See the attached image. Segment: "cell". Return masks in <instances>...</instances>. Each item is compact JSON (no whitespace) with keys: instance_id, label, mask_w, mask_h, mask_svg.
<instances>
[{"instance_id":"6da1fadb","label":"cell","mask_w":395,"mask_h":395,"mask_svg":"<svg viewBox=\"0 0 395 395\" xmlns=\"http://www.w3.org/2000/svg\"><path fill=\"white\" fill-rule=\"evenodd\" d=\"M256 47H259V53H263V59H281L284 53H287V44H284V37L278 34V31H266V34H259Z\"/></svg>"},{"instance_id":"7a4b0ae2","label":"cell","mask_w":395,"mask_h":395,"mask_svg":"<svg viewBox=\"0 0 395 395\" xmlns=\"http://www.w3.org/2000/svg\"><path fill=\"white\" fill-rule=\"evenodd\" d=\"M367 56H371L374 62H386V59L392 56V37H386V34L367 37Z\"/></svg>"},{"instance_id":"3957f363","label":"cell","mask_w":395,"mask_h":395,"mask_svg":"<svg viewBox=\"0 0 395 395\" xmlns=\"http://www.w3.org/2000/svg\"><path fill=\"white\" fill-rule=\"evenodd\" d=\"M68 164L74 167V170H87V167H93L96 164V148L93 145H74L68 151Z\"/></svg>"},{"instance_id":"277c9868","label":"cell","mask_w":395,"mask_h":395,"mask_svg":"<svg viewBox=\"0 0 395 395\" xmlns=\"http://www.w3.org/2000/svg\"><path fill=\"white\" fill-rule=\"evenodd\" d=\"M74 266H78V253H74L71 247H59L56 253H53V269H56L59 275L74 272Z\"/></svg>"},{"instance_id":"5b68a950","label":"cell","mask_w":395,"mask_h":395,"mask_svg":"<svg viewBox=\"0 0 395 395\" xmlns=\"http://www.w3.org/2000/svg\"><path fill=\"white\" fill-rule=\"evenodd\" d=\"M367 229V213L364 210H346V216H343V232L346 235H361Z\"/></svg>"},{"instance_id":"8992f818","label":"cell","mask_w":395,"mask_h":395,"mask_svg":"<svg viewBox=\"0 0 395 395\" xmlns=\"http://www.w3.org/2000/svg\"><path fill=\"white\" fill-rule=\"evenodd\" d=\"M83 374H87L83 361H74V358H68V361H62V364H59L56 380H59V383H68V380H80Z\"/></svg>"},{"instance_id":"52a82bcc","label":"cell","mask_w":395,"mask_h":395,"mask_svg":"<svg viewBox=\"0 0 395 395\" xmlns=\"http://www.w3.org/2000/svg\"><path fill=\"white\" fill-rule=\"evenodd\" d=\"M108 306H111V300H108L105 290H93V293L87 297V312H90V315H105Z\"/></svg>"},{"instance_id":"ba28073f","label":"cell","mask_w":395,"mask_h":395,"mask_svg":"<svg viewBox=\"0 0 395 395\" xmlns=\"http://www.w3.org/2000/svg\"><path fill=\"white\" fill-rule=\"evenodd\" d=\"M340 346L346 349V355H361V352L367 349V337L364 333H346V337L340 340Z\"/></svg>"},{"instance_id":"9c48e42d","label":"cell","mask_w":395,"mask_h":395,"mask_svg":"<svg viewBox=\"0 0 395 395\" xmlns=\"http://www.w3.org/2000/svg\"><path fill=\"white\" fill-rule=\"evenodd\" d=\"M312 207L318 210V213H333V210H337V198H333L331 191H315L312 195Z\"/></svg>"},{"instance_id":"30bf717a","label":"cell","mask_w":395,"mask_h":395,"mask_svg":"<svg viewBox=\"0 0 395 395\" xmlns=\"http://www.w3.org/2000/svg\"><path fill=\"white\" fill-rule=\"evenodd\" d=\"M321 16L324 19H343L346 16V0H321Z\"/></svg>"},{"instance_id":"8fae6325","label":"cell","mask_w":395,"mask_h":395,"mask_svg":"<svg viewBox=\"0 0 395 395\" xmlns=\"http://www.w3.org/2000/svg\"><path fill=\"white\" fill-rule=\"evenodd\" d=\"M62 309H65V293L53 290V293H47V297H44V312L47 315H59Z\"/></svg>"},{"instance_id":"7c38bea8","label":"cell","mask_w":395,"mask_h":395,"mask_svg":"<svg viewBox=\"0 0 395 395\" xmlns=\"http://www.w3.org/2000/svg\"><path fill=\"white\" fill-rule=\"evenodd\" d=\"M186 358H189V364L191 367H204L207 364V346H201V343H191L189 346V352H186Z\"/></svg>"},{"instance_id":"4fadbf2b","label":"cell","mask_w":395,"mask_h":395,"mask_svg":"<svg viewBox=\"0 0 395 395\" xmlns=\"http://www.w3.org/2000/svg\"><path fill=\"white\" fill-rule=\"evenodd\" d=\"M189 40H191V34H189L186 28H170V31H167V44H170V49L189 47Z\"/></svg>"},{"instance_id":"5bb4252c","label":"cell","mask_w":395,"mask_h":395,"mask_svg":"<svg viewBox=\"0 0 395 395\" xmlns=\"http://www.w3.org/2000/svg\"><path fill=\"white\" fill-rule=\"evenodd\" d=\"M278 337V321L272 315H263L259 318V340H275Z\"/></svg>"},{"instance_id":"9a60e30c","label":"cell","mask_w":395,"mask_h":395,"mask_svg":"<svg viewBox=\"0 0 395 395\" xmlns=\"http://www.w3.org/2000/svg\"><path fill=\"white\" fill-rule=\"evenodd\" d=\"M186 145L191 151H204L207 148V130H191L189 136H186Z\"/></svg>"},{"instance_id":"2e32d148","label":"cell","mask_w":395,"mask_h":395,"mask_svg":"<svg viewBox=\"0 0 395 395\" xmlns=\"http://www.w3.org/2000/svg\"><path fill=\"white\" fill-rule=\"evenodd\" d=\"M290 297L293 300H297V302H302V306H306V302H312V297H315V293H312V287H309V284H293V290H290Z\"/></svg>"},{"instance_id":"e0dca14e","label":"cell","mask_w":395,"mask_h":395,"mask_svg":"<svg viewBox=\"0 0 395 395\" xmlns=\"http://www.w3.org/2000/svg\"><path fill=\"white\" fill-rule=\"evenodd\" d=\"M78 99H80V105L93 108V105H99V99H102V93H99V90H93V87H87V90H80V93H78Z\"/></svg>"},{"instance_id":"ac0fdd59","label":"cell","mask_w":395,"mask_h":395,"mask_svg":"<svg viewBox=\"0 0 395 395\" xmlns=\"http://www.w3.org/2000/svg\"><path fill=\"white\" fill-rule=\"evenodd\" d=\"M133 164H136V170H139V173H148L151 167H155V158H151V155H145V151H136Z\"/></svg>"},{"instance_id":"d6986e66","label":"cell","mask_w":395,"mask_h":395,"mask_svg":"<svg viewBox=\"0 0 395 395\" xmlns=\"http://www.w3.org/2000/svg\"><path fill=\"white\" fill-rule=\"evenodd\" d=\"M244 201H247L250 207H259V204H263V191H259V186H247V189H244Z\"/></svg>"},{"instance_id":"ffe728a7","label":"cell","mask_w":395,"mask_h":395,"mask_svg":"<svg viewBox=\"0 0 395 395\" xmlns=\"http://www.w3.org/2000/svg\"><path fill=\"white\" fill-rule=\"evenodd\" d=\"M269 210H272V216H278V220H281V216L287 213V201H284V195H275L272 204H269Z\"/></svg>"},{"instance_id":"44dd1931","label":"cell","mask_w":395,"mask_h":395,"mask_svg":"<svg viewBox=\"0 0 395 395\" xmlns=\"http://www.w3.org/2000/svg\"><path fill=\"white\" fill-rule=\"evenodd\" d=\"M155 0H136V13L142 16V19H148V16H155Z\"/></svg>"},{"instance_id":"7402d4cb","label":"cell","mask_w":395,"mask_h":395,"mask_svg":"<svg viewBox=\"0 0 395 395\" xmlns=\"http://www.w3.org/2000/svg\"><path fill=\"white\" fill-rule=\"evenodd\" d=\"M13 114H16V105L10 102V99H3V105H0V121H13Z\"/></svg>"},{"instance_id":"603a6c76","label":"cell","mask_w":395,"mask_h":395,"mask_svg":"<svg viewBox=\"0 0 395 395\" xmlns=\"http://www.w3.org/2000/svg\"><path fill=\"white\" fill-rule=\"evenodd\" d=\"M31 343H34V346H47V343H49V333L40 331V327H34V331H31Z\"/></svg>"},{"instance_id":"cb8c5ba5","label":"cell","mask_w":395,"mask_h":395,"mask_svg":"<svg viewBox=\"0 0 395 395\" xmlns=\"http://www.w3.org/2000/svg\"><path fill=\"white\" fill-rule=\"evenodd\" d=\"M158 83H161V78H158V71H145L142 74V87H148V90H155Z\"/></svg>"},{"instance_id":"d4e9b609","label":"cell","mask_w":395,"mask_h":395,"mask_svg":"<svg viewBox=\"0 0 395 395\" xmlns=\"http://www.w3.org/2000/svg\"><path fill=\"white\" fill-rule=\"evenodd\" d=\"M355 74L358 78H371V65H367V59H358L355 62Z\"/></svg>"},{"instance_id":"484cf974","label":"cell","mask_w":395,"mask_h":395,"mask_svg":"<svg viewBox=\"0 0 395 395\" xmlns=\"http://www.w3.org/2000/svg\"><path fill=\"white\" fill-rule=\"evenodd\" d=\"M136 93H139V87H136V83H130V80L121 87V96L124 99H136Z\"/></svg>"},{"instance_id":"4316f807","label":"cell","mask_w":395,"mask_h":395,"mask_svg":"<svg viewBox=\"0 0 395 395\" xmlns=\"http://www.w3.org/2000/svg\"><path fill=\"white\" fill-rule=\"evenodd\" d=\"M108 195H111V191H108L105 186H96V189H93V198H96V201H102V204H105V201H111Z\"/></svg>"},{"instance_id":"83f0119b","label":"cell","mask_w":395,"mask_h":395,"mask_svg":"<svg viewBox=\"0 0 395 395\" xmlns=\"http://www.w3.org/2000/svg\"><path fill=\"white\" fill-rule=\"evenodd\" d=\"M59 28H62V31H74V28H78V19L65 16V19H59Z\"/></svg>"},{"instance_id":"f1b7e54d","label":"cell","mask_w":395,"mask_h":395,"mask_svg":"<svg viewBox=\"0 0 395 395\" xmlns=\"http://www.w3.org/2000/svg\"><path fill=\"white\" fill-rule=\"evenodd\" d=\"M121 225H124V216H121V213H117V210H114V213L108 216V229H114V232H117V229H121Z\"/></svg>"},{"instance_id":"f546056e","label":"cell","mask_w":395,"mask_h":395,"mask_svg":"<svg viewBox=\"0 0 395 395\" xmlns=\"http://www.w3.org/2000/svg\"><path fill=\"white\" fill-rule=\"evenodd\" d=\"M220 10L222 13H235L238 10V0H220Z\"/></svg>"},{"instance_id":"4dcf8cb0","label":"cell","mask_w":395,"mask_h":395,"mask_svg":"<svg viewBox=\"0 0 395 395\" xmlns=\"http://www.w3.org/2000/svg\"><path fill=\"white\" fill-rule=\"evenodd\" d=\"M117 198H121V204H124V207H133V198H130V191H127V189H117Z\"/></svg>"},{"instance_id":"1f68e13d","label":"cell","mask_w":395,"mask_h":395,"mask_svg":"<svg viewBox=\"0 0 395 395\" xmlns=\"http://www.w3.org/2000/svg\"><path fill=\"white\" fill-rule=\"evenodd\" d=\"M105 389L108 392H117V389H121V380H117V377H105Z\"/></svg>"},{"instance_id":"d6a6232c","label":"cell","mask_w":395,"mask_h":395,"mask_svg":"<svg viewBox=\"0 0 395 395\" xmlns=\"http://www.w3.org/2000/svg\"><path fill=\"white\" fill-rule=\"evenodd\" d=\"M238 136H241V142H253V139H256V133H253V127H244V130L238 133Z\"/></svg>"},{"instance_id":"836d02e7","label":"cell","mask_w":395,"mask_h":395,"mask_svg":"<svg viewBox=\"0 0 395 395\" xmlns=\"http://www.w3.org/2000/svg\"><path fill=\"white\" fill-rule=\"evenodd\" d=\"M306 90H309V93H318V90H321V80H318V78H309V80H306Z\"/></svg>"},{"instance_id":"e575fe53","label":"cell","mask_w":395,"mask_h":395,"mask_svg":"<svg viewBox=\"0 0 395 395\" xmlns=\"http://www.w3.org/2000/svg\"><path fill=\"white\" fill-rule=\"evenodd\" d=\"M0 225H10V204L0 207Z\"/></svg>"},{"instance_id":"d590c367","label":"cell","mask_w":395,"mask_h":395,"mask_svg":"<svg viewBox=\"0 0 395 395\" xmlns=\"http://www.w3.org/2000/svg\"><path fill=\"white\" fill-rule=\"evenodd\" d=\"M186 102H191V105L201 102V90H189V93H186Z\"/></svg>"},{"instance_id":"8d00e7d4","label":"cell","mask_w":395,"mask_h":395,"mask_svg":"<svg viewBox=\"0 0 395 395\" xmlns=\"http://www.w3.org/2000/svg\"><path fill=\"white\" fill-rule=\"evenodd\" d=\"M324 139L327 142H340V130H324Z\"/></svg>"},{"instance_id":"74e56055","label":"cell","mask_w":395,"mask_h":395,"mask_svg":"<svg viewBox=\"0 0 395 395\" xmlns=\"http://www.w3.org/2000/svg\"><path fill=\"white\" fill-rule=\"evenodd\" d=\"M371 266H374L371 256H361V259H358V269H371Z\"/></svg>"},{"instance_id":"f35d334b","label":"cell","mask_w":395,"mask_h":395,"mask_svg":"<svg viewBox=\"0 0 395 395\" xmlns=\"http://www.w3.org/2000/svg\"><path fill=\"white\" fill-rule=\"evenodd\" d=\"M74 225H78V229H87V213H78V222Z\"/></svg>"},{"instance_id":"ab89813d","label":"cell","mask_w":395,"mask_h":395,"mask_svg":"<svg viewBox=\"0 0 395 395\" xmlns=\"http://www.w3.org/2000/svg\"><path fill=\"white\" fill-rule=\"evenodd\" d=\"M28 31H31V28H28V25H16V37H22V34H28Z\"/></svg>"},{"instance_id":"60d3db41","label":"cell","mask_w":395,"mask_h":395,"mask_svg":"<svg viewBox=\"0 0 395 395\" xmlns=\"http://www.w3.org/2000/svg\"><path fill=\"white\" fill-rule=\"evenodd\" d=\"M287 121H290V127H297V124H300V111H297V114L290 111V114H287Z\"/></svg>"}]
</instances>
- - - - - - -
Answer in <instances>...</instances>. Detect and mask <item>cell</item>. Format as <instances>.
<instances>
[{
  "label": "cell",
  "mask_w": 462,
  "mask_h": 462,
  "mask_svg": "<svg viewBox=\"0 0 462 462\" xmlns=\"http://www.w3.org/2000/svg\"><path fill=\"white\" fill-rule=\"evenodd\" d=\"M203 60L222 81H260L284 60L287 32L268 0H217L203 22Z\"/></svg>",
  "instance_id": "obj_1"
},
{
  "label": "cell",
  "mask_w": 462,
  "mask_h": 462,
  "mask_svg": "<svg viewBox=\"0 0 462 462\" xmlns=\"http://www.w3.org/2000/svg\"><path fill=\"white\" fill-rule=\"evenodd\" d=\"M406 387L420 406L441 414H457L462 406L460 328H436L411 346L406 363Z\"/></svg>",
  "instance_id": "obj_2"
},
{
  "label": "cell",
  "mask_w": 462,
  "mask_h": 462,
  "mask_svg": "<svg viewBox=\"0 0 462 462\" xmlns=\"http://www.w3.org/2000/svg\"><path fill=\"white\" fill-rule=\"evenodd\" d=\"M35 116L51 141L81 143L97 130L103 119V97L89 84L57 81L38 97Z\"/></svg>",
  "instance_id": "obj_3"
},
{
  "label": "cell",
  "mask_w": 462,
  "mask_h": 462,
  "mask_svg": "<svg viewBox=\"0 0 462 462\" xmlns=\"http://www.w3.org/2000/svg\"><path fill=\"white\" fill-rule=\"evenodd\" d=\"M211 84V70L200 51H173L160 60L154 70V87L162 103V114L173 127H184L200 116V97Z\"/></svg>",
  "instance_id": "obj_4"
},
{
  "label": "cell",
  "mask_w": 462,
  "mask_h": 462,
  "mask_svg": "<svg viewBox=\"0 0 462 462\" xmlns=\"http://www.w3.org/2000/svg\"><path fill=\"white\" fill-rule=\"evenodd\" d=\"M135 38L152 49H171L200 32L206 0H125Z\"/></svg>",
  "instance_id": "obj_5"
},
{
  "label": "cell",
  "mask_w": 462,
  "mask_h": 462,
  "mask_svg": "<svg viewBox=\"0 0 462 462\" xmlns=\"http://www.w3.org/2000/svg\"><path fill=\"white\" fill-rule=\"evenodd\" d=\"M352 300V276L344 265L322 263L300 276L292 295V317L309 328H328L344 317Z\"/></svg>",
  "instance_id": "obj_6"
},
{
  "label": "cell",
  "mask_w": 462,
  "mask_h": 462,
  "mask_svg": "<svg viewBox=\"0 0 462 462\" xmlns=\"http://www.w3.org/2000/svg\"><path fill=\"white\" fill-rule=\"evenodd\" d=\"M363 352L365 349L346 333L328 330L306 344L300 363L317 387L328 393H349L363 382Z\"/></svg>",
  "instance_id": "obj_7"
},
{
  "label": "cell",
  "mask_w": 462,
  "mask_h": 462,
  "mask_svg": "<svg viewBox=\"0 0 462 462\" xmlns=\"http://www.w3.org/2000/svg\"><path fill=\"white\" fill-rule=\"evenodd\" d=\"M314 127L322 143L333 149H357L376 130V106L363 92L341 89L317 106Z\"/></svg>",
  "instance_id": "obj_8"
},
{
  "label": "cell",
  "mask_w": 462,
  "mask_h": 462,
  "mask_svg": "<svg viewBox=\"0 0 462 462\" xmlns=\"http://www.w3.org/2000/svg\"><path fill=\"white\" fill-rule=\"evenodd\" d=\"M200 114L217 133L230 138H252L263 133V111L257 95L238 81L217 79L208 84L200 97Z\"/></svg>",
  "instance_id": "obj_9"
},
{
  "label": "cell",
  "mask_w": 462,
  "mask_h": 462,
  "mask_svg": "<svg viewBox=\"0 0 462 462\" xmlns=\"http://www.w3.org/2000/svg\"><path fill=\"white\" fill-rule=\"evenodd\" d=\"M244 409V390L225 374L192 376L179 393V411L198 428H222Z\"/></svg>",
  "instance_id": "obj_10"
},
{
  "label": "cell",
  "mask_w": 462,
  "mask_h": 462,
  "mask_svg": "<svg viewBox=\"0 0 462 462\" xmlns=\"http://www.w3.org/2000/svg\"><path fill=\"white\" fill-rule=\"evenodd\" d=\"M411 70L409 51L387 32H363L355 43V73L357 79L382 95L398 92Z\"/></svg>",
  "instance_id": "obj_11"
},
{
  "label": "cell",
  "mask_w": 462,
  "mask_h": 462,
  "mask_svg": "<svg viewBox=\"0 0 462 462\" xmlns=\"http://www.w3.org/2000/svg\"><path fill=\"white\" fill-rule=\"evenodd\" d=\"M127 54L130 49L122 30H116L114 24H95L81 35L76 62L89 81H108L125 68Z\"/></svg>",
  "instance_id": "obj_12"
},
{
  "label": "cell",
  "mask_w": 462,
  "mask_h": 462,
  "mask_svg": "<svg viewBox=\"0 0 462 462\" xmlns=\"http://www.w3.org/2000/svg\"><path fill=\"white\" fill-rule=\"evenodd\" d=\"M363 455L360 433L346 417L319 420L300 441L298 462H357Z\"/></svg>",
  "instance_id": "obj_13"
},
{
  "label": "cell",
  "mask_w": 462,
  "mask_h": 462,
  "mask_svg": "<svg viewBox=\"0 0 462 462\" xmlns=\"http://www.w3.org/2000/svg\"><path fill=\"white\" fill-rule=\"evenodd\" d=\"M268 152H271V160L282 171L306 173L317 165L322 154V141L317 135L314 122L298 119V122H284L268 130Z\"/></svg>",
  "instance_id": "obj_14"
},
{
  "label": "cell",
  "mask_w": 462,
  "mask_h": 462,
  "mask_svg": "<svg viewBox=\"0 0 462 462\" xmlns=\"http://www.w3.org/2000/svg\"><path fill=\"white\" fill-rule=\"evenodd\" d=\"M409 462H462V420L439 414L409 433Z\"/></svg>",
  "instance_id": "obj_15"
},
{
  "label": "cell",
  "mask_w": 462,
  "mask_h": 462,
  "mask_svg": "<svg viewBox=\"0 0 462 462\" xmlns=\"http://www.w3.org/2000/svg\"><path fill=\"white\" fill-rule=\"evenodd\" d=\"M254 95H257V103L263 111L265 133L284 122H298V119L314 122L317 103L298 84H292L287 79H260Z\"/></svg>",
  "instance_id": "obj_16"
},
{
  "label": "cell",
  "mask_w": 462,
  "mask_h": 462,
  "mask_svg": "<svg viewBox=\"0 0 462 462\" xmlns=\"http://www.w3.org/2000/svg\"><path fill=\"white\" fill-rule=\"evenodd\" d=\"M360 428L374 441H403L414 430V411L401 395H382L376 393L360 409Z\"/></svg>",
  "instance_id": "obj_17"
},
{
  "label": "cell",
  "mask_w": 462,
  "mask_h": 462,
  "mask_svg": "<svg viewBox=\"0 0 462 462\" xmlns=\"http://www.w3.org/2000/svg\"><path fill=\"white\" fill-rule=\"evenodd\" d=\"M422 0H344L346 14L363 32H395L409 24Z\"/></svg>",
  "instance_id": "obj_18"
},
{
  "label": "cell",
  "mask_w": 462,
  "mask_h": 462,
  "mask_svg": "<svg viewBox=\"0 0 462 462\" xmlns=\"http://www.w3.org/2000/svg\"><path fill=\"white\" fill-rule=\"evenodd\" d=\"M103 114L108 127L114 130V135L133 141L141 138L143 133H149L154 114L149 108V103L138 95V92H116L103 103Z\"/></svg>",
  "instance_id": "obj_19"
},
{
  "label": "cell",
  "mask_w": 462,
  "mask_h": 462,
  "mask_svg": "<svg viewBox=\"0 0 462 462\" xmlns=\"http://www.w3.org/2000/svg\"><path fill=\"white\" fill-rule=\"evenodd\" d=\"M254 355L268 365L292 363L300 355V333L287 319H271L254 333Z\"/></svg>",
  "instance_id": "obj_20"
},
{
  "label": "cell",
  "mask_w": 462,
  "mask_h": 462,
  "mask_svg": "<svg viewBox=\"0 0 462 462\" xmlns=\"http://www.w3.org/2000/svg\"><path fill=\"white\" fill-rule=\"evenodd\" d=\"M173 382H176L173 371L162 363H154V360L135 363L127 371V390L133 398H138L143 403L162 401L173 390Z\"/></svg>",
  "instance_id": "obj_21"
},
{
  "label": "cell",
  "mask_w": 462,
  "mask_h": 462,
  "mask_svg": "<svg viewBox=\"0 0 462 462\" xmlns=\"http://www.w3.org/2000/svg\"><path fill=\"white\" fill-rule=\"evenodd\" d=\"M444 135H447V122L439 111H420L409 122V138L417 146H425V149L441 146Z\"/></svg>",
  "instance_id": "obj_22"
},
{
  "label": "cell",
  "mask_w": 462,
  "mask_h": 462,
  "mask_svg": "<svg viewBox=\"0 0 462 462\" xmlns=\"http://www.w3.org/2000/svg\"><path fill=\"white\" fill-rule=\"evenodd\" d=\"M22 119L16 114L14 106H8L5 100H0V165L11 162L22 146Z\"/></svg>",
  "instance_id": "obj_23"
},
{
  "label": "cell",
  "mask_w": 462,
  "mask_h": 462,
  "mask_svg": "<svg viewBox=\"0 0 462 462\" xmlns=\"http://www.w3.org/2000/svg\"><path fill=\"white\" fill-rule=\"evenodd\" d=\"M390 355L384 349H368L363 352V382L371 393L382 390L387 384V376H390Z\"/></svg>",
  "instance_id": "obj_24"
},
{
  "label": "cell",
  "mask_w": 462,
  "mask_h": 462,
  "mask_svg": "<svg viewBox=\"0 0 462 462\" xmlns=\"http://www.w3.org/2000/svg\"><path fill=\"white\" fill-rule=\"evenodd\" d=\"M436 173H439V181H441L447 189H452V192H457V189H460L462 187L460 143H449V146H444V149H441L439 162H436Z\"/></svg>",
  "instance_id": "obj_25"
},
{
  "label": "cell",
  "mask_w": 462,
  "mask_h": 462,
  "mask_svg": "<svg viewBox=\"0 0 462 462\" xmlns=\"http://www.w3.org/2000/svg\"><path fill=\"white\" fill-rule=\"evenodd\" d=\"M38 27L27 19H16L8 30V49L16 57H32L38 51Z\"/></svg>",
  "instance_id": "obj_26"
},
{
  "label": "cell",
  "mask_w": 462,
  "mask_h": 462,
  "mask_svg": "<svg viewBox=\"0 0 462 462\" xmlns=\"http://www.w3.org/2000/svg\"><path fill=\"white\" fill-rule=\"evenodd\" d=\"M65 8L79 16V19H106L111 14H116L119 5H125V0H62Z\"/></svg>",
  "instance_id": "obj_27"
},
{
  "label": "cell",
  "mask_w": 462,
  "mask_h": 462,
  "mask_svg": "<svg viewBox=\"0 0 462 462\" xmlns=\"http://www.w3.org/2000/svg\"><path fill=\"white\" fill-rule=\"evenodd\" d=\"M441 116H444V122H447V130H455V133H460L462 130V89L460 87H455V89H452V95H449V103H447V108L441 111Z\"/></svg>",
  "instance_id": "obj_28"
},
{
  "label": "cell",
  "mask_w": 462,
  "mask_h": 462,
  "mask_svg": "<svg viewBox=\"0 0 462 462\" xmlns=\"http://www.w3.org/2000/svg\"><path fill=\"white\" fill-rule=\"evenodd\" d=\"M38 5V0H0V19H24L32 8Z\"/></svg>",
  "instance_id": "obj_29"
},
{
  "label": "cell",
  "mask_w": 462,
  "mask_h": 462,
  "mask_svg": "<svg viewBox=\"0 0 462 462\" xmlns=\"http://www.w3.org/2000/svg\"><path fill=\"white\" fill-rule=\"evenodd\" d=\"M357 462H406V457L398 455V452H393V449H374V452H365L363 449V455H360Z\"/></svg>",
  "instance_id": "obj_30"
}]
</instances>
- - - - - - -
> [WORK TO DO] Pick out every line in the rows above that contains the string "item", treating uppercase and lowercase letters as distinct.

> [RESPONSE TO THIS TASK]
See the attached image. Segment: "cell". Return masks in <instances>...</instances>. Each item is compact JSON (no whitespace) with keys: instance_id, label, mask_w, mask_h, mask_svg.
Answer in <instances>...</instances>. Detect and mask <item>cell</item>. Format as <instances>.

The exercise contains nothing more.